A mechanism which drives leukaemia cell growth has been discovered by researchers at the University of Sussex, who believe their findings could help to inform new strategies when it comes to treating the cancer.
Acute myeloid leukaemia (AML) is a devastating blood cancer with around 3,000 new cases annually in the UK.
Despite considerable improvement in patient survival over the last 50 years, the prognosis remains poor for many subsets of adults and children who suffer from the disease.
Current chemotherapies are highly toxic, and often fail to induce a long-term cure resulting in an urgent clinical need for the design of better tolerated and highly targeted therapies that induce durable remissions.
Leukaemia cells are known to have an overactive level of a protein called β-catenin, which can drive cancer development.
Once this protein moves into the nucleus of cells, where DNA is stored, it can assist the activation of genes important for leukaemia development.
The activity of β-catenin is highly dependent upon the interactions it forms with other proteins in the cell.
Up until now, the movement of β-catenin into the nucleus of leukaemia cells has been a poorly understood process in blood cells.
But researchers from the University of Sussex, Bristol and Cardiff using funding from the Kay Kendall Leukaemia Fund (KKLF) and Bloodwise have now discovered a protein partner that promotes this process and therefore helps leukaemia cells to grow.
Their findings could lead to the development of new therapeutic strategies to treat AML.
In a paper published in the journal Haematologica, Dr Rhys Morgan, Lecturer in Biomedical Science, observed that protein LEF-1 can actively control the level of β-catenin in the nucleus of myeloid leukaemia cells.
This is the first study to reveal such a mechanism is active in leukaemia cells, and also the first to reveal β-catenin’s interaction partners in blood cells.
Dr Rhys Morgan, from the University of Sussex, said: “Whilst scientists have long been aware of the involvement of β-catenin in cancer progression, drugs directly targeting the protein or its partners haven’t yet reached the clinic.

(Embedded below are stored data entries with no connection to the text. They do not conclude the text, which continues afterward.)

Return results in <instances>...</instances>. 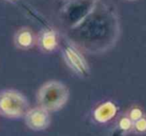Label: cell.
Returning <instances> with one entry per match:
<instances>
[{
  "label": "cell",
  "instance_id": "obj_1",
  "mask_svg": "<svg viewBox=\"0 0 146 136\" xmlns=\"http://www.w3.org/2000/svg\"><path fill=\"white\" fill-rule=\"evenodd\" d=\"M69 98V89L65 84L57 80L44 83L37 91L38 106L50 112H56L64 107Z\"/></svg>",
  "mask_w": 146,
  "mask_h": 136
},
{
  "label": "cell",
  "instance_id": "obj_2",
  "mask_svg": "<svg viewBox=\"0 0 146 136\" xmlns=\"http://www.w3.org/2000/svg\"><path fill=\"white\" fill-rule=\"evenodd\" d=\"M29 110L27 98L15 89L0 91V115L8 119L24 117Z\"/></svg>",
  "mask_w": 146,
  "mask_h": 136
},
{
  "label": "cell",
  "instance_id": "obj_3",
  "mask_svg": "<svg viewBox=\"0 0 146 136\" xmlns=\"http://www.w3.org/2000/svg\"><path fill=\"white\" fill-rule=\"evenodd\" d=\"M96 3L95 0H73L65 5L61 11L63 21L70 29L77 26L91 13Z\"/></svg>",
  "mask_w": 146,
  "mask_h": 136
},
{
  "label": "cell",
  "instance_id": "obj_4",
  "mask_svg": "<svg viewBox=\"0 0 146 136\" xmlns=\"http://www.w3.org/2000/svg\"><path fill=\"white\" fill-rule=\"evenodd\" d=\"M62 56L67 66L78 76L87 77L89 75L90 68L87 60L73 43H65L62 48Z\"/></svg>",
  "mask_w": 146,
  "mask_h": 136
},
{
  "label": "cell",
  "instance_id": "obj_5",
  "mask_svg": "<svg viewBox=\"0 0 146 136\" xmlns=\"http://www.w3.org/2000/svg\"><path fill=\"white\" fill-rule=\"evenodd\" d=\"M24 121L27 127L34 131H41L49 127L50 125V115L47 110L37 106L29 108L24 115Z\"/></svg>",
  "mask_w": 146,
  "mask_h": 136
},
{
  "label": "cell",
  "instance_id": "obj_6",
  "mask_svg": "<svg viewBox=\"0 0 146 136\" xmlns=\"http://www.w3.org/2000/svg\"><path fill=\"white\" fill-rule=\"evenodd\" d=\"M37 45L42 52L50 53L55 51L59 46V35L57 31L51 28L41 30L37 36Z\"/></svg>",
  "mask_w": 146,
  "mask_h": 136
},
{
  "label": "cell",
  "instance_id": "obj_7",
  "mask_svg": "<svg viewBox=\"0 0 146 136\" xmlns=\"http://www.w3.org/2000/svg\"><path fill=\"white\" fill-rule=\"evenodd\" d=\"M118 107L114 102L105 101L100 103L93 110V119L97 123L104 124L109 122L116 116Z\"/></svg>",
  "mask_w": 146,
  "mask_h": 136
},
{
  "label": "cell",
  "instance_id": "obj_8",
  "mask_svg": "<svg viewBox=\"0 0 146 136\" xmlns=\"http://www.w3.org/2000/svg\"><path fill=\"white\" fill-rule=\"evenodd\" d=\"M37 43V37L31 29L23 27L16 31L14 34V45L21 50L31 49Z\"/></svg>",
  "mask_w": 146,
  "mask_h": 136
},
{
  "label": "cell",
  "instance_id": "obj_9",
  "mask_svg": "<svg viewBox=\"0 0 146 136\" xmlns=\"http://www.w3.org/2000/svg\"><path fill=\"white\" fill-rule=\"evenodd\" d=\"M132 126H133V122L130 120V118L127 115L122 116L117 121V125H116L114 134H117L118 136L125 135L128 132L132 131Z\"/></svg>",
  "mask_w": 146,
  "mask_h": 136
},
{
  "label": "cell",
  "instance_id": "obj_10",
  "mask_svg": "<svg viewBox=\"0 0 146 136\" xmlns=\"http://www.w3.org/2000/svg\"><path fill=\"white\" fill-rule=\"evenodd\" d=\"M132 131L137 134H144L146 133V117H142L139 120L133 122L132 126Z\"/></svg>",
  "mask_w": 146,
  "mask_h": 136
},
{
  "label": "cell",
  "instance_id": "obj_11",
  "mask_svg": "<svg viewBox=\"0 0 146 136\" xmlns=\"http://www.w3.org/2000/svg\"><path fill=\"white\" fill-rule=\"evenodd\" d=\"M127 116L130 118V120H131L132 122H135V121H137V120H139L140 118L143 117L144 114H143V111H142L139 107H133L128 111Z\"/></svg>",
  "mask_w": 146,
  "mask_h": 136
},
{
  "label": "cell",
  "instance_id": "obj_12",
  "mask_svg": "<svg viewBox=\"0 0 146 136\" xmlns=\"http://www.w3.org/2000/svg\"><path fill=\"white\" fill-rule=\"evenodd\" d=\"M5 1H7V2H10V3H17L19 0H5Z\"/></svg>",
  "mask_w": 146,
  "mask_h": 136
}]
</instances>
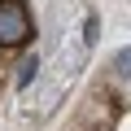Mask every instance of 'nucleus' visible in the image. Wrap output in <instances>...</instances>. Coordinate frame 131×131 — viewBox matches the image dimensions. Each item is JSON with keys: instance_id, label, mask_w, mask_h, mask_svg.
Instances as JSON below:
<instances>
[{"instance_id": "f257e3e1", "label": "nucleus", "mask_w": 131, "mask_h": 131, "mask_svg": "<svg viewBox=\"0 0 131 131\" xmlns=\"http://www.w3.org/2000/svg\"><path fill=\"white\" fill-rule=\"evenodd\" d=\"M26 39H31V18L22 9V0H0V44L18 48Z\"/></svg>"}, {"instance_id": "f03ea898", "label": "nucleus", "mask_w": 131, "mask_h": 131, "mask_svg": "<svg viewBox=\"0 0 131 131\" xmlns=\"http://www.w3.org/2000/svg\"><path fill=\"white\" fill-rule=\"evenodd\" d=\"M35 74H39V57H26V61H22V70H18V88H31Z\"/></svg>"}, {"instance_id": "7ed1b4c3", "label": "nucleus", "mask_w": 131, "mask_h": 131, "mask_svg": "<svg viewBox=\"0 0 131 131\" xmlns=\"http://www.w3.org/2000/svg\"><path fill=\"white\" fill-rule=\"evenodd\" d=\"M114 70H118L122 79H131V48H118V57H114Z\"/></svg>"}]
</instances>
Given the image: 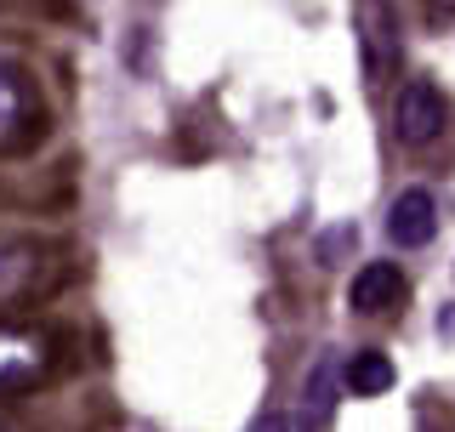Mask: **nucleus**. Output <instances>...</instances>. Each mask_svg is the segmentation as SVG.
I'll list each match as a JSON object with an SVG mask.
<instances>
[{
	"label": "nucleus",
	"instance_id": "nucleus-1",
	"mask_svg": "<svg viewBox=\"0 0 455 432\" xmlns=\"http://www.w3.org/2000/svg\"><path fill=\"white\" fill-rule=\"evenodd\" d=\"M75 279V251L40 234H0V313L40 308Z\"/></svg>",
	"mask_w": 455,
	"mask_h": 432
},
{
	"label": "nucleus",
	"instance_id": "nucleus-2",
	"mask_svg": "<svg viewBox=\"0 0 455 432\" xmlns=\"http://www.w3.org/2000/svg\"><path fill=\"white\" fill-rule=\"evenodd\" d=\"M52 114L40 97V80L23 57L0 52V160H28L46 142Z\"/></svg>",
	"mask_w": 455,
	"mask_h": 432
},
{
	"label": "nucleus",
	"instance_id": "nucleus-3",
	"mask_svg": "<svg viewBox=\"0 0 455 432\" xmlns=\"http://www.w3.org/2000/svg\"><path fill=\"white\" fill-rule=\"evenodd\" d=\"M450 103L433 80H404L393 97V142L398 148H427L433 137H444Z\"/></svg>",
	"mask_w": 455,
	"mask_h": 432
},
{
	"label": "nucleus",
	"instance_id": "nucleus-4",
	"mask_svg": "<svg viewBox=\"0 0 455 432\" xmlns=\"http://www.w3.org/2000/svg\"><path fill=\"white\" fill-rule=\"evenodd\" d=\"M52 364H57V341L52 336L0 324V393H12V387H35L40 376H52Z\"/></svg>",
	"mask_w": 455,
	"mask_h": 432
},
{
	"label": "nucleus",
	"instance_id": "nucleus-5",
	"mask_svg": "<svg viewBox=\"0 0 455 432\" xmlns=\"http://www.w3.org/2000/svg\"><path fill=\"white\" fill-rule=\"evenodd\" d=\"M359 57H364V85H387L398 68V23L381 0H370L359 12Z\"/></svg>",
	"mask_w": 455,
	"mask_h": 432
},
{
	"label": "nucleus",
	"instance_id": "nucleus-6",
	"mask_svg": "<svg viewBox=\"0 0 455 432\" xmlns=\"http://www.w3.org/2000/svg\"><path fill=\"white\" fill-rule=\"evenodd\" d=\"M438 234V199L433 188H398V199L387 205V239L398 251H421Z\"/></svg>",
	"mask_w": 455,
	"mask_h": 432
},
{
	"label": "nucleus",
	"instance_id": "nucleus-7",
	"mask_svg": "<svg viewBox=\"0 0 455 432\" xmlns=\"http://www.w3.org/2000/svg\"><path fill=\"white\" fill-rule=\"evenodd\" d=\"M398 301H404V273H398V262H364L353 273L347 308L359 313V319H381V313H393Z\"/></svg>",
	"mask_w": 455,
	"mask_h": 432
},
{
	"label": "nucleus",
	"instance_id": "nucleus-8",
	"mask_svg": "<svg viewBox=\"0 0 455 432\" xmlns=\"http://www.w3.org/2000/svg\"><path fill=\"white\" fill-rule=\"evenodd\" d=\"M393 381H398V370L381 348H359L341 364V387H347L353 398H381V393H393Z\"/></svg>",
	"mask_w": 455,
	"mask_h": 432
},
{
	"label": "nucleus",
	"instance_id": "nucleus-9",
	"mask_svg": "<svg viewBox=\"0 0 455 432\" xmlns=\"http://www.w3.org/2000/svg\"><path fill=\"white\" fill-rule=\"evenodd\" d=\"M336 358H319L313 364V376H307V404H302V421H313V427H331L336 421Z\"/></svg>",
	"mask_w": 455,
	"mask_h": 432
}]
</instances>
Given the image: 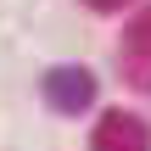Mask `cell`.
<instances>
[{
  "instance_id": "cell-1",
  "label": "cell",
  "mask_w": 151,
  "mask_h": 151,
  "mask_svg": "<svg viewBox=\"0 0 151 151\" xmlns=\"http://www.w3.org/2000/svg\"><path fill=\"white\" fill-rule=\"evenodd\" d=\"M39 90H45V106L50 112H62V118H78V112H90L95 106V73L90 67H78V62H67V67H50L45 78H39Z\"/></svg>"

From our research findings we’d suggest that pharmacological targeting of β-catenin’s movement into the nucleus, through a partner like LEF-1, could be a viable treatment strategy in leukaemia.”
He explained further: “This research is at a very early stage and targeting the activity of β-catenin won’t be a solution for all leukaemia cases and subtypes.
“However data suggests that anywhere between 20-80% of AML cases display elevated levels of this molecule which justifies further investigation in this setting.”
Dr Morgan and his team are now working to further understand the biological significance of many of the new interacting proteins discovered in the study, with the belief that others could be worth targeting to inhibit β-catenin level and activity in leukaemia.